Hounslow Welsh Society
Does anyone remember the Hounslow Welsh Society which used to meet in a room in the grounds of Hounslow Hospital? My surname was Richards then & my Dad was a producer of the amateur dramatics & we also had a choir...I lived on the Great West Road where I was born, went to Springwell School & then to Heston Junior & Senior School, but we left in 1953 to move to North Wales....happy memories of shopping in Hounslow West & Hounslow High Street. I still think of it as my" Home Town" although I left so many years ago.
Black Eyes!
I also remember Hounslow Cottage Hospital very well. I had personal experience of it when I was taken there for a check-up after a minor car accident in about 1950/1 when I smashed my face. They checked I didn't have a broken nose - but I did end up with two lovely black eyes! I went there again as an older child of about 6 or 7 circa 1955 with my fellow classmates from Wellington Junior School to take gifts of fruit to the young in-patients - possibly in connection with Harvest Festival.
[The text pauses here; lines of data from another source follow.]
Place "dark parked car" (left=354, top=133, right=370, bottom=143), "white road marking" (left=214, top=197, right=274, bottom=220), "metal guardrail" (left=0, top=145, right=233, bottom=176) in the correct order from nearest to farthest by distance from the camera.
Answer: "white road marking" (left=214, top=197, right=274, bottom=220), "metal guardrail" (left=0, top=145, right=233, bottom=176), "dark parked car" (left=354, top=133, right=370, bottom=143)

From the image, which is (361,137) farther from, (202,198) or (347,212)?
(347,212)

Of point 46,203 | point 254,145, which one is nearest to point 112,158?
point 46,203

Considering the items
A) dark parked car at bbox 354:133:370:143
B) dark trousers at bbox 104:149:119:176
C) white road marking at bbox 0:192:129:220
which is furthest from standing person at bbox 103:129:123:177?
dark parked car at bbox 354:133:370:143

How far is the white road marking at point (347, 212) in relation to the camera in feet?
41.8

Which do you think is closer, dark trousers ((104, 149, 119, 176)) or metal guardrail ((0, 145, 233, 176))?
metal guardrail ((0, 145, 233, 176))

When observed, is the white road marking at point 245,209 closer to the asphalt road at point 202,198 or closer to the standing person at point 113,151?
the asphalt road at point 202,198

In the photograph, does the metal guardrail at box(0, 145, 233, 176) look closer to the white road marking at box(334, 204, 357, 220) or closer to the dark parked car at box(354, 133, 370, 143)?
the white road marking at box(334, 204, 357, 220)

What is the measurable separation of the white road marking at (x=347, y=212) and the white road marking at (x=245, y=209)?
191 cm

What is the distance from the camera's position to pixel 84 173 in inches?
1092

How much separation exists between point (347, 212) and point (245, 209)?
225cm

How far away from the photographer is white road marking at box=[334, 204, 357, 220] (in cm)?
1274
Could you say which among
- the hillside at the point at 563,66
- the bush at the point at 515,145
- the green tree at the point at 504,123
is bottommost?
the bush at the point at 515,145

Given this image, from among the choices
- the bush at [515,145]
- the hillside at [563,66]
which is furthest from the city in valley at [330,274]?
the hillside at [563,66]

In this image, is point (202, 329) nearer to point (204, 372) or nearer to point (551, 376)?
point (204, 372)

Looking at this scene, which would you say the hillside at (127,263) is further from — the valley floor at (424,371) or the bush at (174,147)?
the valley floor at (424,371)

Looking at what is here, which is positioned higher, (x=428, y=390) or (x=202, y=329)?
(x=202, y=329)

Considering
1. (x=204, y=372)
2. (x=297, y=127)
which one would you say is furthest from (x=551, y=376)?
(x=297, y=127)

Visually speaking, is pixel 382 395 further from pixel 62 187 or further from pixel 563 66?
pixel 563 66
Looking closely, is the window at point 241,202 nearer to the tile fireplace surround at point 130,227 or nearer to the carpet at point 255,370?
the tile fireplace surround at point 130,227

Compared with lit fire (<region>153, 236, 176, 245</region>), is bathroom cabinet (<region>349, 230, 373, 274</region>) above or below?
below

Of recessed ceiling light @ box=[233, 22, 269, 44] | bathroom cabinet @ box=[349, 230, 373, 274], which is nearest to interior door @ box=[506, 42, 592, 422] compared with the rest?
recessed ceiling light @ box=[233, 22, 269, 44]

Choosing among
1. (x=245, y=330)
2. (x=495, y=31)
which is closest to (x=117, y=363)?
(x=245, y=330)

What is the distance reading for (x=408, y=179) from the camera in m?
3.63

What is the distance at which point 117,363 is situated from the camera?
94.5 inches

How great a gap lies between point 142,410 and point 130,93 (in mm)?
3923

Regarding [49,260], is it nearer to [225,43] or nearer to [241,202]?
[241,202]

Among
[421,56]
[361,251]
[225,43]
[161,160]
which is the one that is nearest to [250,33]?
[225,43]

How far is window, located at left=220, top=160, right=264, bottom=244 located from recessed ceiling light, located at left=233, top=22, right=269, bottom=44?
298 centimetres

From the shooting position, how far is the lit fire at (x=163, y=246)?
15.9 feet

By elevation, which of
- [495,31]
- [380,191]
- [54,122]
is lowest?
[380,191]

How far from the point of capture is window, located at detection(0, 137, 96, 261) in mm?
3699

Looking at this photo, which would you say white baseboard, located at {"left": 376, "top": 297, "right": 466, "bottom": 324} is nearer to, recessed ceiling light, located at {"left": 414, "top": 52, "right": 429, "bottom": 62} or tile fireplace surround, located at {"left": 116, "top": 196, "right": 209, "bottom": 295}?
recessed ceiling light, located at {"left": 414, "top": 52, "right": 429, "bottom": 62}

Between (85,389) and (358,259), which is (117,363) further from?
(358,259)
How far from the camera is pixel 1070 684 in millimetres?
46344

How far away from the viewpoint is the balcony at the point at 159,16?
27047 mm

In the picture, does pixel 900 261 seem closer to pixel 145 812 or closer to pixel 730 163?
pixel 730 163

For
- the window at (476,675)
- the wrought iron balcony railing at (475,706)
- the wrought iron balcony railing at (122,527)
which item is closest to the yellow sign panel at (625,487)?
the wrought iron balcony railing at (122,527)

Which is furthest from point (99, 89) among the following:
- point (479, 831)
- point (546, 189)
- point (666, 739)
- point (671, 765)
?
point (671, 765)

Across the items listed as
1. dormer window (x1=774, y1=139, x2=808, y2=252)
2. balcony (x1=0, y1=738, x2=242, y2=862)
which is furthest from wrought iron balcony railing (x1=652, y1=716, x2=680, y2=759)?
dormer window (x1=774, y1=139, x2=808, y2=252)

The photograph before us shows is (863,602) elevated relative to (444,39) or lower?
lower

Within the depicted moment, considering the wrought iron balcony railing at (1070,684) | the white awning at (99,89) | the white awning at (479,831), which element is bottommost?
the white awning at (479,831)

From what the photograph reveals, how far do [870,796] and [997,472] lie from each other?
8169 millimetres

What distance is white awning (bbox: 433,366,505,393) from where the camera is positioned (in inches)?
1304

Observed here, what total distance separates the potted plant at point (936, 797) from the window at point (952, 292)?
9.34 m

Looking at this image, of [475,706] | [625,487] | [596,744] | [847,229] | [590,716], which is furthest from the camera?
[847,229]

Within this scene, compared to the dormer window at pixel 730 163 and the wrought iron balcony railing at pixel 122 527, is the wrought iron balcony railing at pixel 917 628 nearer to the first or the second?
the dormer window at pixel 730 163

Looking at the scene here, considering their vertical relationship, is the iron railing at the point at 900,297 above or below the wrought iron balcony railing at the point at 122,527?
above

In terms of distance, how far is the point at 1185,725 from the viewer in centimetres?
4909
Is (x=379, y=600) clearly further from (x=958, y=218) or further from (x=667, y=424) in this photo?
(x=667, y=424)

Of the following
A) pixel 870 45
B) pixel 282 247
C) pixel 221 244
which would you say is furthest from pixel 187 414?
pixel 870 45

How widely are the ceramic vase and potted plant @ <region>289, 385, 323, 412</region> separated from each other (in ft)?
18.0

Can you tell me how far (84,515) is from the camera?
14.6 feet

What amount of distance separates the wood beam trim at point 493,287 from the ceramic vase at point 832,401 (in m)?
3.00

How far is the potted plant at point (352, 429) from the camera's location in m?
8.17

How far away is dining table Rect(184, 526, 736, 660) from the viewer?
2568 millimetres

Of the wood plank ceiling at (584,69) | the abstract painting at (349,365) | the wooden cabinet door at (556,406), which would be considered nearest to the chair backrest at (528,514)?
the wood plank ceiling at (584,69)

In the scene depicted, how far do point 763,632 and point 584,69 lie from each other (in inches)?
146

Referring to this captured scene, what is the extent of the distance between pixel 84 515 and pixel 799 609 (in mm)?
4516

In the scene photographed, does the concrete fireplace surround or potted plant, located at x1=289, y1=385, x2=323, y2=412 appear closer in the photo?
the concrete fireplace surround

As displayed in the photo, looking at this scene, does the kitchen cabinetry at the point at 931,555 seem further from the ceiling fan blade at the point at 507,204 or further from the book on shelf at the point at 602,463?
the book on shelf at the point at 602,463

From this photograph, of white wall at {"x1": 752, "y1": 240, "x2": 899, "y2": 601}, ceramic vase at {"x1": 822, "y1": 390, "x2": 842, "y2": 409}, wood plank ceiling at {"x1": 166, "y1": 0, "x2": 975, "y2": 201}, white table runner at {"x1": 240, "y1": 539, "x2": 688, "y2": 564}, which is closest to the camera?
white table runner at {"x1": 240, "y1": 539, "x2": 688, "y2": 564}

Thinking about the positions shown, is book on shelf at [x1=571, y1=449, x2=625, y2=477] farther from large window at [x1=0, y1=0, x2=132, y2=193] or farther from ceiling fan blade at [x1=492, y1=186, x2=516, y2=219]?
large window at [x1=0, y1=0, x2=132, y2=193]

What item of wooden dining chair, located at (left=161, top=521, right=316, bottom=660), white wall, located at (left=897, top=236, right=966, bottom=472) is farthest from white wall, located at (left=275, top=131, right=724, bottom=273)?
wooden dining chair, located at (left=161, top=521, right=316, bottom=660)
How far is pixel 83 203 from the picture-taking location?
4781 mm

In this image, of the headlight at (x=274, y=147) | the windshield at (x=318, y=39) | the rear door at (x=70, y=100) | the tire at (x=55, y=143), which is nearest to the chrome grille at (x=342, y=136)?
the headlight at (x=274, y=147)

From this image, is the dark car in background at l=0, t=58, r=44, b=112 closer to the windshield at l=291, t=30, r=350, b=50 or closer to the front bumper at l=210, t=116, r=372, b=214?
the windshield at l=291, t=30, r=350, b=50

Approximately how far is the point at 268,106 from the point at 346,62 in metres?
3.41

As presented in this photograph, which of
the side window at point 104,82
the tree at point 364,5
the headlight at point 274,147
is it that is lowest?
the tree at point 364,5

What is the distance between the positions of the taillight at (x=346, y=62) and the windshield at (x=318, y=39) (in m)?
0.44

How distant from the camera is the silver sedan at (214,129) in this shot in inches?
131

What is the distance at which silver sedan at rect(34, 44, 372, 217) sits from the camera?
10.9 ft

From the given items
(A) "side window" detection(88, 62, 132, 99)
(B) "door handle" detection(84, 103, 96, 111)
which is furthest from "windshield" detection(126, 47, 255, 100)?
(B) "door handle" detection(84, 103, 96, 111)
I lived on the Bath Road, a few doors away from the Windsor Castle Public House from 1950 to 1968. My childhood home was demolished in the 1970s, I believe, and much of the area has changed.
Hounslow As It Was
I am a bit younger than the other contributers being 2 when I moved to Hounslow in 1950. I wasn't born there but regard Hounslow as my home town and well remember the Odeon (Saturday morning pictures) and later learning ballroom dancing in the upper rooms. Food shopping was always done at Hounslow West - walking up from the junction of Bath Road and Sutton Lane/Wellington Road North (where I lived), and remember our first "supermarket" opening - MacFisheries! I used to play in Lampton Park with friends (remember the putting green? - a treat once or twice a year) and generally roam the local streets with impunity. We seemed to have so much more freedom then. School swimming lessons took place in the Hounslow Baths in Trinity Road and I remember the children's library and wanting to be "big enough" to join the adult one. As a teenager still at school, I did Saturday work in the "new" Woolworths and got paid the... Read more
THE ODEON
Every Saturday morning my brother Frank and sister Lorna and I were there for the children's matinee so much fun. We were born during WWII and I remember how close our neighborhood was and the Odeon was part of it. When I got a little older I used to go to the dances held in the room on top of the Odeon. What beautiful memories it has for me. We lived on Broad Walk not far from All Saints Church where the bomb shelter was. My mother passed away in 2000 and I travelled from America to England to say my goodbyes to her and saw that now the Odeon was a grocery store. Something clicked in my memory and I thought that it also was once a bowling lanes but maybe I'm wrong. I noticed a memory from a person that lived on Beavers Lane, I think that is were my dear friend and bridesmaid Sandra lives. Jennifer Ponsford Bibb
OSTERLEY 1981 - 1988
We moved to Isleworth/Osterley in 1961. We bought a maisonette just off Northumberland Avenue, Rothbury Gardens. My first son was 2 weeks old. We lived there for 19 years, by then we have 3 sons and then we moved just across the Great West Road to Syon Park Gardens. It was a really nice area. Across the A4 (Great West Road) was a church where my sons were christened. Abut a mile along the road was a little park and library, in the other direction there was Gillettes Corner, a bank and then a number of fctories, really well-kept, Art Deco style. Jersey Park was quite near, and Syon Park and the Duke of Northumberland's stately home was about a mile away to the east. At Christmas time people would walk along the A4 because all the factories had Christmas trees outside, which were covered in lights, all the children loved this as you can imagine. We lived in Syon Park Gardens until 1988, by this time 2 of my... Read more
Hounslow Staines Road
My parents moved to Cranford in 1938, I was 3 years old. My dad was a pastrycook / baker and had got a job with a local firm in Cranford across from ‘The Berkeley Arms Hotel’. To the left of the hotel was a cherry orchard. A bakers shop and a hairdressing salon with a two bedroom flat had been built opposite, this was where we lived. The garden was huge, and had 26 fruit trees in the bottom half. My dad was to work in the bakehouse of the firm’s second shop. This was on the Bath Road as well. on the corner of Wellington Road near Hounslow opposite a pub called ‘The Windsor Castle’ which I think is still there. Years later I was married in the church across the road, St. Pauls.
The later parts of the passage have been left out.